* Tâche donnée: Poursuivez le discours sur le coût des tutelles confiées aux départements, en reprenant juste après sa dernière phrase.

* Texte présenté:
....

Notre interrogation se cristallise autour du financement, sans lequel les personnels nécessaires à la délégation des compétences tutélaires aux départements ne pourront pas être déployés.

En effet, aujourd'hui, le département constitue légitimement l'échelon de gestion de l'aide sociale et de l'accompagnement aux personnes. Nous ne pouvons donc qu'approuver l'orientation essentielle du texte, qui consiste à distinguer les mesures d'accompagnement social, d'un côté, et les règles de protection juridique, de l'autre.

Mais soyons lucides. Les missions qui ont été dévolues aux conseils généraux au titre de l'APA ou du RMI sont de nature assez distincte de celles qui résulteront du présent texte. Les personnels chargés de cette nouvelle mission devront détenir une qualification spécifique - je dirai même une double compétence -, c'est-à-dire disposer d'une approche à la fois sociale et comptable. Ce n'est pas le profil de nos personnels travailleurs sociaux qui vont être destinés à la gestion de la mesure d'accompagnement social personnalisé, ou MASP.

Il faudra donc à la fois recruter et former afin de se donner les moyens de réussir cette action. Ce sera long et coûteux.

Le Gouvernement nous assure que cette nouvelle charge pesant sur les départements sera intégralement compensée. Il va même plus loin, en nous promettant de faire gagner de l'argent ! Est-ce du cynisme ou, à cette époque particulière, une promesse électorale ?

Malheureusement, ces déclarations déjà éprouvées dans le passé, notamment en matière de RMI, nous laissent sceptiques. Puisque la réforme se fonde sur le transfert aux départements du suivi de dizaines de milliers de personnes, il apparaît peu acceptable que le Gouvernement décentralise cette compétence sans une prise en compte plus précise des conséquences financières engendrées, « à l'euro près », selon l'expression consacrée.

Le coût des mesures de tutelle et de curatelle est évalué à environ 400 millions d'euros par an aujourd'hui et atteindrait 600 millions d'euros dans cinq ans. Nous le savons tous, la solidarité a un coût. Elle requiert des investissements lourds, chaque personne protégée nécessitant, comme je l'ai dit, un suivi comptable et une aide psychologique et sociale. L'attractivité des nouveaux métiers d'aide à la personne, le maintien des structures sur l'ensemble du territoire imposent des lignes budgétaires pérennes.

On peut naturellement s'interroger sur le chiffre de 35 millions d'euros par an que vous aviez annoncé, monsieur le ministre délégué, devant le Congrès des notaires, le 24 mai 2006. Cette somme nous paraît minorée et est largement contestée par l'Assemblée des départements de France.

....

* Données fournies:

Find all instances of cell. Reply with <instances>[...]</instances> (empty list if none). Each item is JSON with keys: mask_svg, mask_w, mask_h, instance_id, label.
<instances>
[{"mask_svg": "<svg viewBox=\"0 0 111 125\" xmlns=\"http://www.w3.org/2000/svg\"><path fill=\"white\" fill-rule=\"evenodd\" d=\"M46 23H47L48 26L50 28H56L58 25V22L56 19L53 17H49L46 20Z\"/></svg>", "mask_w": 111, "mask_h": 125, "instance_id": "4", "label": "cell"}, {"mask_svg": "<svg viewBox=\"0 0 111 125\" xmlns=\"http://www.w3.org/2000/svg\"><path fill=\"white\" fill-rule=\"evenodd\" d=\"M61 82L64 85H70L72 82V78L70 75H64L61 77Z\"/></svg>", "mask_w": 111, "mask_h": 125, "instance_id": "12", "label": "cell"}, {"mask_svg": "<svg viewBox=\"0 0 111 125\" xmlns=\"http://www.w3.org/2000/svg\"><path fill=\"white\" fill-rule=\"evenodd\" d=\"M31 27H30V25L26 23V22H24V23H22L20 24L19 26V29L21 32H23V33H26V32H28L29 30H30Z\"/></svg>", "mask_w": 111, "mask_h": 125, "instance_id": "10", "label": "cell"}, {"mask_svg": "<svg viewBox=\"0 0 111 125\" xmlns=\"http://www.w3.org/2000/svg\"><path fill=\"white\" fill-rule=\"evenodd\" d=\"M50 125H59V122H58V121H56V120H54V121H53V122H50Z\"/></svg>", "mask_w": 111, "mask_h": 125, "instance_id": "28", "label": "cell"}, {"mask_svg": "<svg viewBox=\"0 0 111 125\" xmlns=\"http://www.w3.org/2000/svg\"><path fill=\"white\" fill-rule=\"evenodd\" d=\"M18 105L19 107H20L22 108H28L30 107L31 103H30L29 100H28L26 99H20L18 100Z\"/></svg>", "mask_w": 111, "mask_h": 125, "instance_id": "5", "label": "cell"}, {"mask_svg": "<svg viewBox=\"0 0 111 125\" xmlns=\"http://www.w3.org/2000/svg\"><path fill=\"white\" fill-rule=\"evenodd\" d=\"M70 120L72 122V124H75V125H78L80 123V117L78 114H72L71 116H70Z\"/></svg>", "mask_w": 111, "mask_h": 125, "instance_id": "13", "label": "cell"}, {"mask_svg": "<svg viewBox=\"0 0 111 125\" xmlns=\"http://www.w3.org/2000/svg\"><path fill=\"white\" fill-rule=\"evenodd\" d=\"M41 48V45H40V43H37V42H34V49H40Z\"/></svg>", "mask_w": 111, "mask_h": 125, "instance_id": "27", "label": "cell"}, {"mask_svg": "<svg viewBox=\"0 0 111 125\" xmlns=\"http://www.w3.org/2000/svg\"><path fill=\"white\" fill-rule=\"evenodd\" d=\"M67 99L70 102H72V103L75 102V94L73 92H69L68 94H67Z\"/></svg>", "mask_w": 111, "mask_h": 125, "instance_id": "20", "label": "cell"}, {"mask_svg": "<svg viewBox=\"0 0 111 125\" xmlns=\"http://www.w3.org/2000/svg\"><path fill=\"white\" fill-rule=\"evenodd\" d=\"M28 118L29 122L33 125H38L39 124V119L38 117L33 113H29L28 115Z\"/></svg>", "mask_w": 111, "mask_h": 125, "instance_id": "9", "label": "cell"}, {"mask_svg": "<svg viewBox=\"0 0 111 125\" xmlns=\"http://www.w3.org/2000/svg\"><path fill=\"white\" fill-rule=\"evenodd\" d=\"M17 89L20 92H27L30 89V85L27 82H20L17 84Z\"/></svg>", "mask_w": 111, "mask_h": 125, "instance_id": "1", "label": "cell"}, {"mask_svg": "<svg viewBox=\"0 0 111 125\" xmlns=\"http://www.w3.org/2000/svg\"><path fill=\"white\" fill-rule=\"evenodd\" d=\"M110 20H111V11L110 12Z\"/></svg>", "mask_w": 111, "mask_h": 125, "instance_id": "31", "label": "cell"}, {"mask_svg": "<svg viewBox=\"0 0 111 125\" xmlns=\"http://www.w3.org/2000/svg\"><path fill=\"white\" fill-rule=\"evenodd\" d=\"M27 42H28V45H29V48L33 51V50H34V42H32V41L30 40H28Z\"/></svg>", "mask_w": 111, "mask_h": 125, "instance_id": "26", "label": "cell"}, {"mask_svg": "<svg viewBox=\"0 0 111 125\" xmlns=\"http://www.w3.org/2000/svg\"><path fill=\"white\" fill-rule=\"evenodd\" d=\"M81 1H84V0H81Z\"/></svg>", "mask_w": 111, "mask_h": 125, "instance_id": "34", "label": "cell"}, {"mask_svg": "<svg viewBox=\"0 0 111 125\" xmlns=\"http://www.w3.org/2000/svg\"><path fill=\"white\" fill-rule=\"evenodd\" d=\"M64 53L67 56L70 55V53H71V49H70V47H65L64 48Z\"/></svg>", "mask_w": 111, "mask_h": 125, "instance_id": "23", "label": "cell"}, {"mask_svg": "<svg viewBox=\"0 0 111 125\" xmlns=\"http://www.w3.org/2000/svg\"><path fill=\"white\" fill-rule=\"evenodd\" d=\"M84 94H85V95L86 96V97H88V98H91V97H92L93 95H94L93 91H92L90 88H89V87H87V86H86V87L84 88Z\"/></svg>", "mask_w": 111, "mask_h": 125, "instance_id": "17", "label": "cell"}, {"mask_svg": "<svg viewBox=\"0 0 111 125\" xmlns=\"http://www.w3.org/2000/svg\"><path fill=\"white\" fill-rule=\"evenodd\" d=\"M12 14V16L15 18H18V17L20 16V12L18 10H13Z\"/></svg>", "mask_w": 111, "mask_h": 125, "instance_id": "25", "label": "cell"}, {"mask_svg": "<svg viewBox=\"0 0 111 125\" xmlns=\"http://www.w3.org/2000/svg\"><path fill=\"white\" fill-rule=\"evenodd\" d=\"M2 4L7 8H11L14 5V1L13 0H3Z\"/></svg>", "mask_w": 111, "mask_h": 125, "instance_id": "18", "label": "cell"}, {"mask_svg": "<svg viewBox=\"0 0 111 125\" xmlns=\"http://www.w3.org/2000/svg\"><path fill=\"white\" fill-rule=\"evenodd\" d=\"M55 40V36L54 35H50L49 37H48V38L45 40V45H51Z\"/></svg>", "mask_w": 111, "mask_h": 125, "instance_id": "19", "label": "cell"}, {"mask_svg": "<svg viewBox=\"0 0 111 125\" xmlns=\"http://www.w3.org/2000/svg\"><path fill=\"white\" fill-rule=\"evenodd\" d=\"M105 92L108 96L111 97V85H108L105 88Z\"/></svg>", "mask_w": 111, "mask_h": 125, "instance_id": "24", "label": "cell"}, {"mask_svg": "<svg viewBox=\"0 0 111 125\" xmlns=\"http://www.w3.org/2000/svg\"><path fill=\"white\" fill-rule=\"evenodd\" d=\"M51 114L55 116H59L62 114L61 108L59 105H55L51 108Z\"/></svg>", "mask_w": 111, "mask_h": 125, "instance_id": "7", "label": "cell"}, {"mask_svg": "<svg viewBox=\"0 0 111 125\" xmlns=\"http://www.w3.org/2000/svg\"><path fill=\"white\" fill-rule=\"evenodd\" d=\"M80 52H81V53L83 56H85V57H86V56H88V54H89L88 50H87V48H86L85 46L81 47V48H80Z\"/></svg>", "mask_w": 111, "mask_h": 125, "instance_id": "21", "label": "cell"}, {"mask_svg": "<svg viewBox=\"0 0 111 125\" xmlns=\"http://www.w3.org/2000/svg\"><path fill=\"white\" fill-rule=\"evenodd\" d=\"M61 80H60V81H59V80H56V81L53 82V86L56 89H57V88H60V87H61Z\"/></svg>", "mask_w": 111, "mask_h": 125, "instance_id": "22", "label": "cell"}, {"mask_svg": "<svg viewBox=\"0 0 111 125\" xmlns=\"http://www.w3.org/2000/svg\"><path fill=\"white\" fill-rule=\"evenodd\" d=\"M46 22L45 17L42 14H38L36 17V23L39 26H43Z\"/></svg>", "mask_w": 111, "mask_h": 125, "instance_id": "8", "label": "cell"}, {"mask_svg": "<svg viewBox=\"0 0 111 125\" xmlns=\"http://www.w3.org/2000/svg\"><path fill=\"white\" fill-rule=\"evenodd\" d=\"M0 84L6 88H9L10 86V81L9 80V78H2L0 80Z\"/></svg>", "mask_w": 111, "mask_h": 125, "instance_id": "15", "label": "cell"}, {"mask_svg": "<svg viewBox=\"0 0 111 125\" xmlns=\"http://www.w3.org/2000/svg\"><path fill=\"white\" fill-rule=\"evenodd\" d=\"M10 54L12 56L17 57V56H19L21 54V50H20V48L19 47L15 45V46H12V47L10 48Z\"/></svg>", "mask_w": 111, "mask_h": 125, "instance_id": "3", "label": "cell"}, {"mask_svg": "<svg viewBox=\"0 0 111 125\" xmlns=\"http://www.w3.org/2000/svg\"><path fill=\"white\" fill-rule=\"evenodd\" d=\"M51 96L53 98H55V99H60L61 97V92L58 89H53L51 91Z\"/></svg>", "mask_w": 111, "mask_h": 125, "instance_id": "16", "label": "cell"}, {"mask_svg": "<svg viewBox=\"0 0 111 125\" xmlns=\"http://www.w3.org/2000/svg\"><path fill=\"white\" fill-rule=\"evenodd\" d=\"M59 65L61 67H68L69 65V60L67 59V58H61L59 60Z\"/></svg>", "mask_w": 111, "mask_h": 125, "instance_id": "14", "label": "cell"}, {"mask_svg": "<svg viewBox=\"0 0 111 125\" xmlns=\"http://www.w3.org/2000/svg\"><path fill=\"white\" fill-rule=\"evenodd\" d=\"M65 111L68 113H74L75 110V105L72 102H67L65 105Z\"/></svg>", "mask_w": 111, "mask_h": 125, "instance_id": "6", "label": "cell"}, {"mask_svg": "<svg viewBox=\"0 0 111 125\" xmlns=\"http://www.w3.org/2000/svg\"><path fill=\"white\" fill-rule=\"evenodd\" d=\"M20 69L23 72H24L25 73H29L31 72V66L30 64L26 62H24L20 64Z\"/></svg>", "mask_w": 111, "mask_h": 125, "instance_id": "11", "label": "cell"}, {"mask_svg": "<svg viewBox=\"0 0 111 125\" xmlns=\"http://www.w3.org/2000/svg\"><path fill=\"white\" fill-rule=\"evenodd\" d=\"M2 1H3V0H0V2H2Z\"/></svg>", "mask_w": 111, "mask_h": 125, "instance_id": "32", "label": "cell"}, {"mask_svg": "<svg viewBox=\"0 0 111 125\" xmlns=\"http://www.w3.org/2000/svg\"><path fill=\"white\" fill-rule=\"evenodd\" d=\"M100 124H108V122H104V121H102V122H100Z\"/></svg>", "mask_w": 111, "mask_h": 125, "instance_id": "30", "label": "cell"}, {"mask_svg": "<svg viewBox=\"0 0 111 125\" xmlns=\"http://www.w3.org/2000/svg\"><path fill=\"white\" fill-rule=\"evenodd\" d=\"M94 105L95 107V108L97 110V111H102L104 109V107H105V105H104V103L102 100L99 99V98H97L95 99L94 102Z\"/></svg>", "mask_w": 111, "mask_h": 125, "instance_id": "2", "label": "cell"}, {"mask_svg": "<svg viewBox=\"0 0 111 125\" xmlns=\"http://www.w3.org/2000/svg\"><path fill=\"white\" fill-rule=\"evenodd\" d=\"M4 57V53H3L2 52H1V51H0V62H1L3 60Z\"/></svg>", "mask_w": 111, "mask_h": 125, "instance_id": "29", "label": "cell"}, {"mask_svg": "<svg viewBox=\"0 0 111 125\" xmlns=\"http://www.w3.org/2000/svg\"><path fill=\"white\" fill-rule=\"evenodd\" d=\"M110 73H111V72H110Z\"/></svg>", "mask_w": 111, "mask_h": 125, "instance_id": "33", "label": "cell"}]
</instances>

....

* Réponse attendue:
Ma dernière interrogation concerne l'avenir de ce projet de loi.

En effet, la population visée par les mesures de protection apparaît hétérogène. Certes, nous savons que le nombre de ceux qui la compose s'accroît très fortement et que, si ces mesures concernent aujourd'hui 600 000 personnes, le chiffre de 1 million en 2010 est régulièrement pronostiqué. Mais, en réalité, sur les conséquences de la réforme, notamment sur le nombre de personnes qui relèveront désormais de la mesure d'accompagnement social, les estimations varient, selon les interlocuteurs, et parfois dans de très fortes proportions.

C'est l'un des problèmes auxquels se heurte la réforme : nous ne connaissons pas exactement le nombre de personnes concernées. Certaines associations parlent d'une centaine de milliers de dossiers qui, de facto, se retrouveront sous la responsabilité du conseil général et ne relèveront plus d'un dispositif de protection juridique.

Voilà qui pose une sérieuse difficulté quant à l'objectivité ou à la réalité des estimations financières que vous nous présentez.

Il était temps, messieurs les ministres, de réactualiser ce dispositif de protection juridique et de lui donner une dimension sociale différente de celle qui est héritée du XIXe siècle. En ce sens, la démarche nous paraît parfaitement justifiée.

Cependant, il ne suffit pas de vouloir faire évoluer les choses et de passer le témoin en se réfugiant dans l'esprit de la décentralisation. Encore faut-il que cette volonté de réussite se matérialise à travers des financements aujourd'hui justifiés à deux niveaux : ceux des besoins de la justice, notamment pour la tutelle - ils sont actuellement insuffisants -, et ceux de l'application sociale sur le terrain.

Faute d'une certitude, nous nous abstiendrons lors du vote sur ce texte.